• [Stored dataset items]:
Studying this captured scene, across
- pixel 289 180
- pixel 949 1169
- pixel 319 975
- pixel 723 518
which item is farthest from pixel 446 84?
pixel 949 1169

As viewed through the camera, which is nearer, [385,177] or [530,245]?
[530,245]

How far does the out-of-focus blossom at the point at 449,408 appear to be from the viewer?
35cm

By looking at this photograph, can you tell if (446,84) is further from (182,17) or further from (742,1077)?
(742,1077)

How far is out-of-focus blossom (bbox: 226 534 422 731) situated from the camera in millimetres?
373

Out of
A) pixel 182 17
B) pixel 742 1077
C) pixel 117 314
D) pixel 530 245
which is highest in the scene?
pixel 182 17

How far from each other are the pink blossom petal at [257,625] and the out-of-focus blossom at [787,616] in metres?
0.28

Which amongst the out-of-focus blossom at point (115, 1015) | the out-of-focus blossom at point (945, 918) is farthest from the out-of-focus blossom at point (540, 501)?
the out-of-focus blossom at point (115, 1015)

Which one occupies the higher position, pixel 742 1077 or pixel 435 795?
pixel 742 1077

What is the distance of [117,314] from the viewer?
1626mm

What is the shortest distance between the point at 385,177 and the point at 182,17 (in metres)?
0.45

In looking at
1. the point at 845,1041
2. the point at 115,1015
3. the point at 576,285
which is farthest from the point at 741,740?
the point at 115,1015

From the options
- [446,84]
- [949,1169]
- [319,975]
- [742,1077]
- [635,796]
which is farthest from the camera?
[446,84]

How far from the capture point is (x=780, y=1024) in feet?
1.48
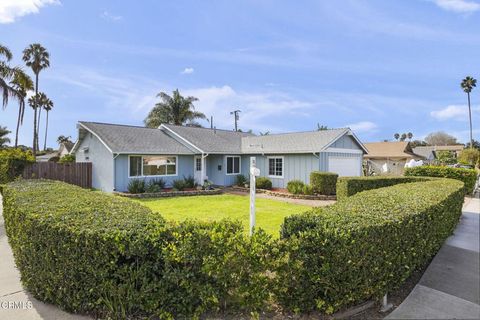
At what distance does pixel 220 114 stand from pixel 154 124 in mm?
14568

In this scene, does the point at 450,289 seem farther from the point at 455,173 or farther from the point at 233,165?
the point at 233,165

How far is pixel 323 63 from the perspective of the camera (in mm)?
12141

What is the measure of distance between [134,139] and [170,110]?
1631 cm

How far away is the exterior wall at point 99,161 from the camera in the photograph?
652 inches

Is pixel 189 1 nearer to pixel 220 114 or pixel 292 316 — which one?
pixel 292 316

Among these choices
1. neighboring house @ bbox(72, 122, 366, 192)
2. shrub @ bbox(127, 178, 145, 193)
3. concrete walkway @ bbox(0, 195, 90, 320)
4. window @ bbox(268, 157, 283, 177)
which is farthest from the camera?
window @ bbox(268, 157, 283, 177)

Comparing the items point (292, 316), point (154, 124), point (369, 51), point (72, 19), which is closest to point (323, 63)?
point (369, 51)

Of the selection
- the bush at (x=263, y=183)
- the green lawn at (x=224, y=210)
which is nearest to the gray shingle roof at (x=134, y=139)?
the green lawn at (x=224, y=210)

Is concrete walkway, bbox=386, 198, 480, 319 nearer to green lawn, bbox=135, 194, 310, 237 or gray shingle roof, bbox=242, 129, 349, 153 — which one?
green lawn, bbox=135, 194, 310, 237

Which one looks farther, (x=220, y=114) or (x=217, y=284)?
(x=220, y=114)

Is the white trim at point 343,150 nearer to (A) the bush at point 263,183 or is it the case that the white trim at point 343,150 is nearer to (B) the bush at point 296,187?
(B) the bush at point 296,187

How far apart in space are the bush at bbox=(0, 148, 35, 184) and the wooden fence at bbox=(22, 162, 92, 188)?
2.21 ft

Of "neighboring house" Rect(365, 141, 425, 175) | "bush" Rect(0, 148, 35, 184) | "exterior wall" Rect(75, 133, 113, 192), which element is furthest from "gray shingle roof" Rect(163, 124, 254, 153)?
"neighboring house" Rect(365, 141, 425, 175)

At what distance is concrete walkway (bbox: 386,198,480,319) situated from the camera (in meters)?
3.34
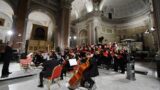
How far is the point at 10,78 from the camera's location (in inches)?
193

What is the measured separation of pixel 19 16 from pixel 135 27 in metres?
19.6

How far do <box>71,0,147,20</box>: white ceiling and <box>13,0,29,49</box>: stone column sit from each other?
10223mm

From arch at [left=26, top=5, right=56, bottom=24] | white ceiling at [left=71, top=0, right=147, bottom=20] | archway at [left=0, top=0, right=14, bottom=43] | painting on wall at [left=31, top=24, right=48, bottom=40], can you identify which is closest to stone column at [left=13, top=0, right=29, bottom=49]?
arch at [left=26, top=5, right=56, bottom=24]

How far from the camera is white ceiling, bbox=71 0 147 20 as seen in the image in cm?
1985

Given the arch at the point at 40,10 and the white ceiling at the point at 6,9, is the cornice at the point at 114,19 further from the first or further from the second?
the white ceiling at the point at 6,9

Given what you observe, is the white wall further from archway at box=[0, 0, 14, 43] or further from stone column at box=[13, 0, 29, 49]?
stone column at box=[13, 0, 29, 49]

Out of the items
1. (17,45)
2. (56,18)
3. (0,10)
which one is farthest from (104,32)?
(0,10)

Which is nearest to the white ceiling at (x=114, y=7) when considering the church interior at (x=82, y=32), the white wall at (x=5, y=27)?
the church interior at (x=82, y=32)

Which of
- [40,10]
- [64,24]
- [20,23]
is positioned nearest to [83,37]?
[64,24]

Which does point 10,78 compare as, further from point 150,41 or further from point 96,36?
point 150,41

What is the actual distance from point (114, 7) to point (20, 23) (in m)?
19.1

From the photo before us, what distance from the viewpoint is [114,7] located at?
76.5ft

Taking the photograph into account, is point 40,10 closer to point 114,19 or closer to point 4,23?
point 4,23

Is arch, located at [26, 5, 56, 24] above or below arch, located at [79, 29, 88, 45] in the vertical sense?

• [What the exercise asks]:
Your task is to transcribe the line containing "Out of the items" and every line after it, through the last line of the data, exactly as written and with nothing more.

• [Exercise response]:
Out of the items
1. (17,45)
2. (56,18)
3. (0,10)
which one is farthest from (104,32)?
(0,10)

Which is nearest to the white ceiling at (x=114, y=7) when considering the church interior at (x=82, y=32), the white wall at (x=5, y=27)?
the church interior at (x=82, y=32)

Which of
- [40,10]
- [64,24]
- [20,23]
is positioned nearest to [83,37]?
[64,24]

Which does point 10,78 compare as, further from point 150,41 or further from point 96,36?
point 150,41

What is the actual distance from point (114, 7) to point (20, 23) (in m)?
19.1

From the photo before us, what distance from the viewpoint is [114,7] located at?
76.5ft

Taking the photograph into account, is point 40,10 closer to point 114,19 or closer to point 4,23?
point 4,23

Is arch, located at [26, 5, 56, 24] above or below arch, located at [79, 29, 88, 45] in the vertical sense?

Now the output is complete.